====== Data for review

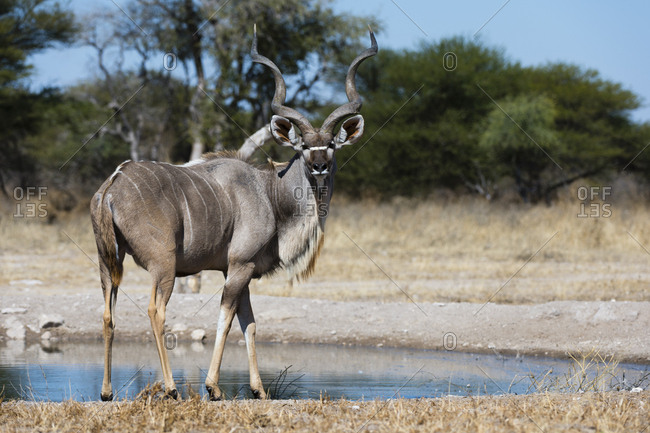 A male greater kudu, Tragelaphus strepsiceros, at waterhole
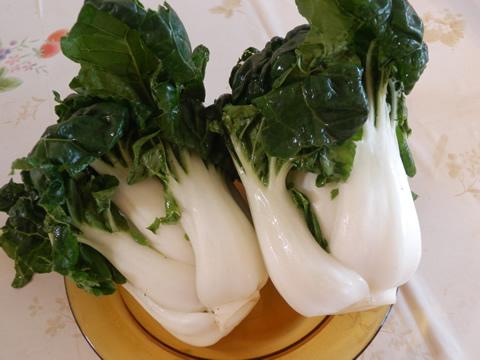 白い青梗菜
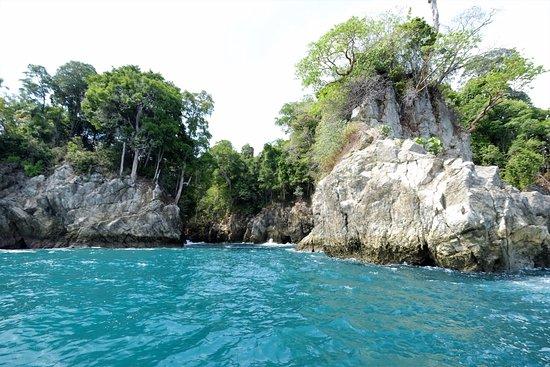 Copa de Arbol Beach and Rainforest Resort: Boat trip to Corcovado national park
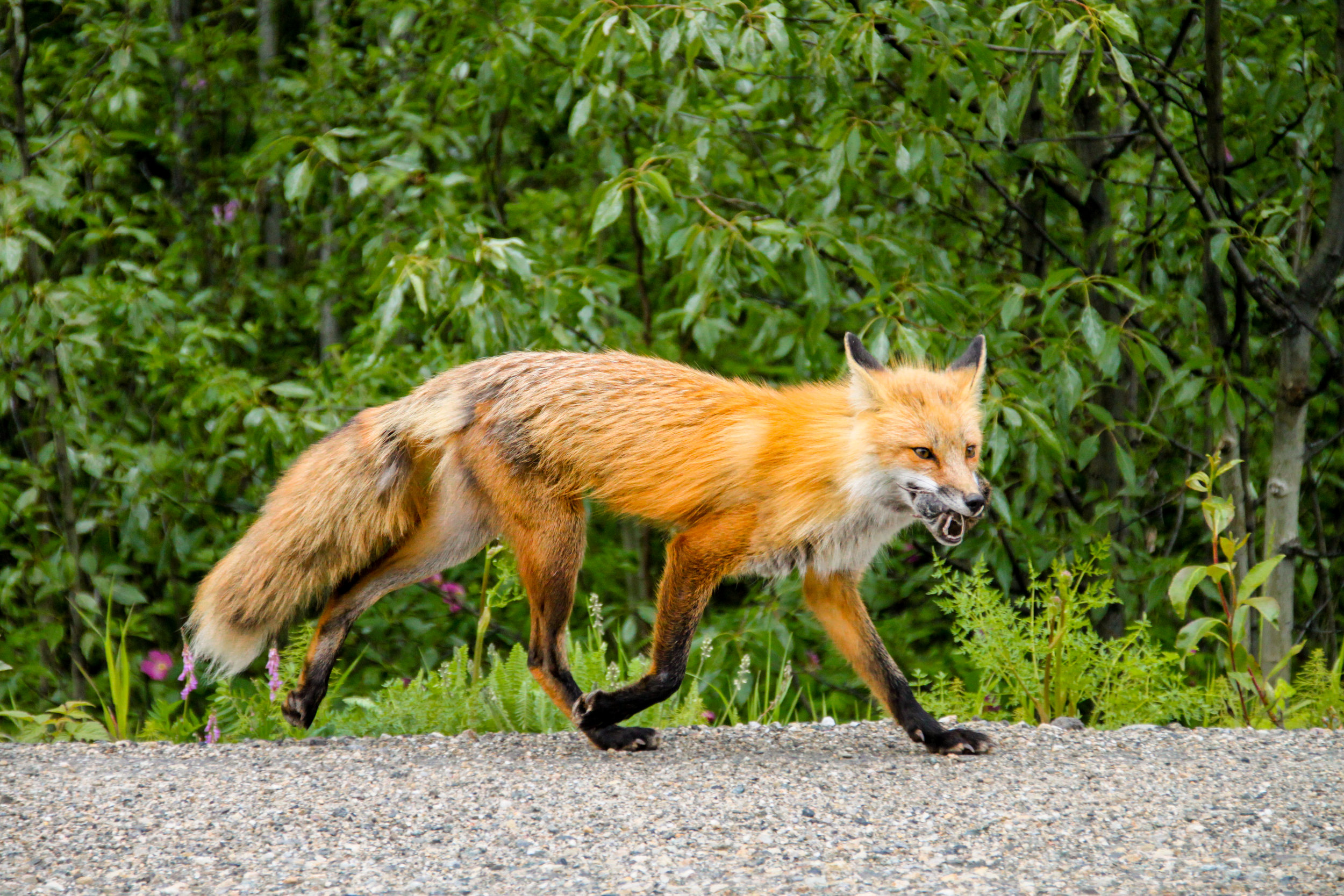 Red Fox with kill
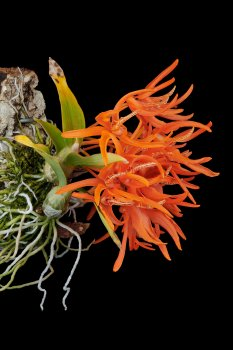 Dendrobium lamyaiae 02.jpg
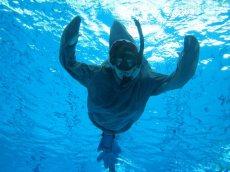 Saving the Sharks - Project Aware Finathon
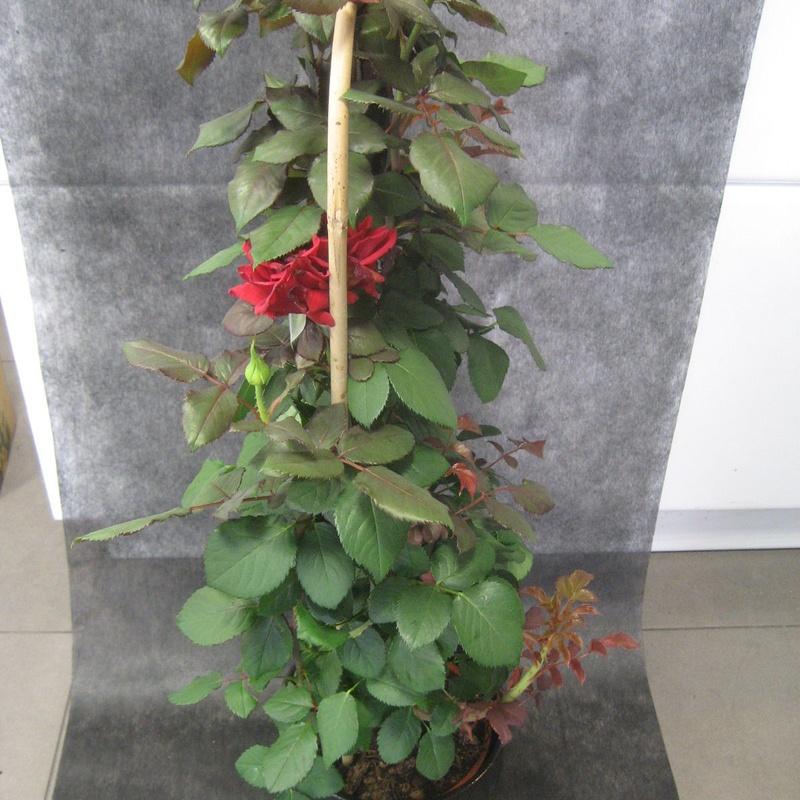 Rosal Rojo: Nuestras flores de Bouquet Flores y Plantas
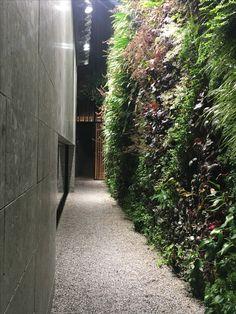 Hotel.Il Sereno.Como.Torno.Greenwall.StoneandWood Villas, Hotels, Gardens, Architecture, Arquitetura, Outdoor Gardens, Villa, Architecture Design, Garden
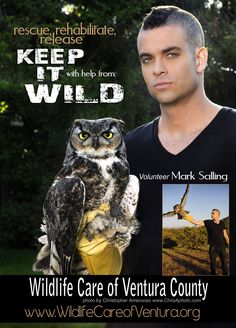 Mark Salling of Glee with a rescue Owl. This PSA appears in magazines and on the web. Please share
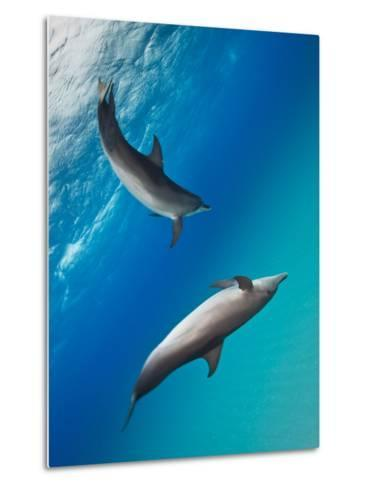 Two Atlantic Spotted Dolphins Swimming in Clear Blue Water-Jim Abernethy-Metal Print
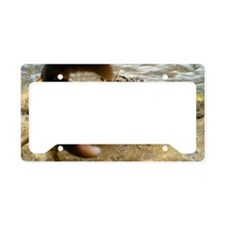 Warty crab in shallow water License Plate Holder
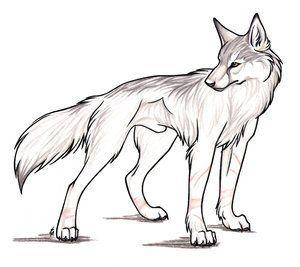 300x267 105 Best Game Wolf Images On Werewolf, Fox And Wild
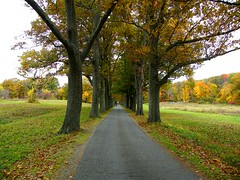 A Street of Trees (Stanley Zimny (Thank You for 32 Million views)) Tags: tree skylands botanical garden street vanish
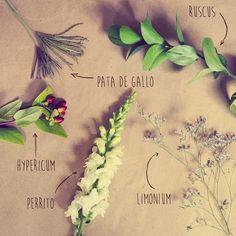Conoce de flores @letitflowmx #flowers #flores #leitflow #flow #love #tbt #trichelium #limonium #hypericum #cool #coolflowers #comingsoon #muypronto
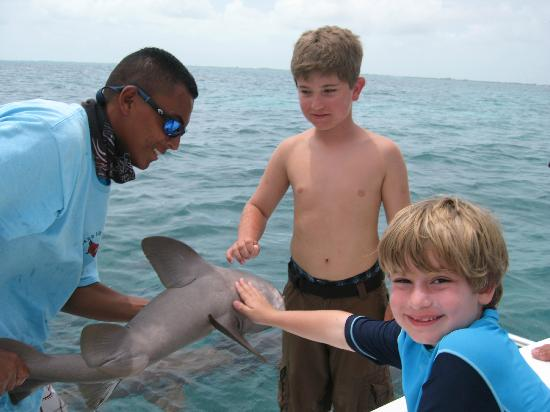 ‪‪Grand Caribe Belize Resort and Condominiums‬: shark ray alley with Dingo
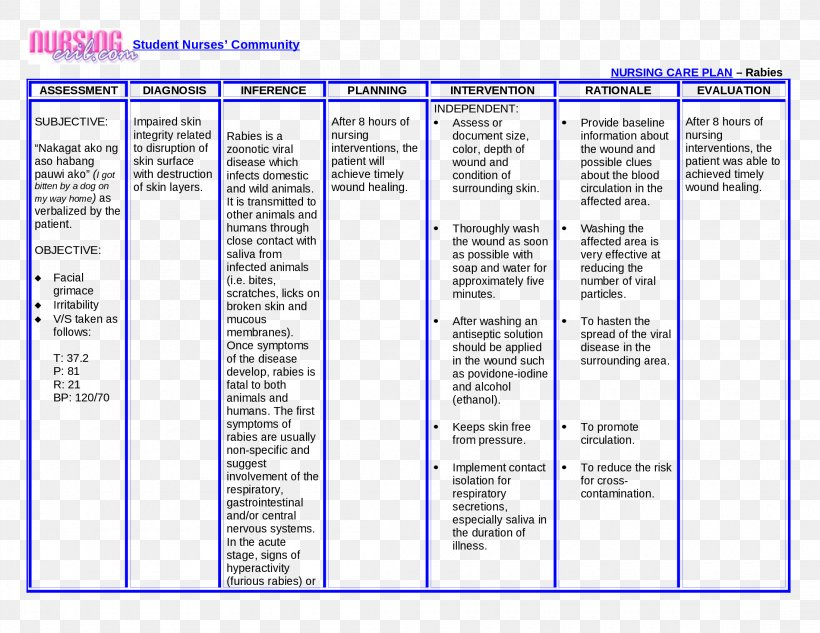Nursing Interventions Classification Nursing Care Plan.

============

== Task description ==
The copy must start at the line containing "Architecture Design, Garden" and stop at the last line of the listing, both included, with every line exact and no pictures.

== Your solution ==
 Hotel.Il Sereno.Como.Torno.Greenwall.StoneandWood Villas, Hotels, Gardens, Architecture, Arquitetura, Outdoor Gardens, Villa, Architecture Design, Garden
 Mark Salling of Glee with a rescue Owl. This PSA appears in magazines and on the web. Please share
 Two Atlantic Spotted Dolphins Swimming in Clear Blue Water-Jim Abernethy-Metal Print
 Warty crab in shallow water License Plate Holder
 300x267 105 Best Game Wolf Images On Werewolf, Fox And Wild
 A Street of Trees (Stanley Zimny (Thank You for 32 Million views)) Tags: tree skylands botanical garden street vanish
Conoce de flores @letitflowmx #flowers #flores #leitflow #flow #love #tbt #trichelium #limonium #hypericum #cool #coolflowers #comingsoon #muypronto
 ‪‪Grand Caribe Belize Resort and Condominiums‬: shark ray alley with Dingo
Nursing Interventions Classification Nursing Care Plan.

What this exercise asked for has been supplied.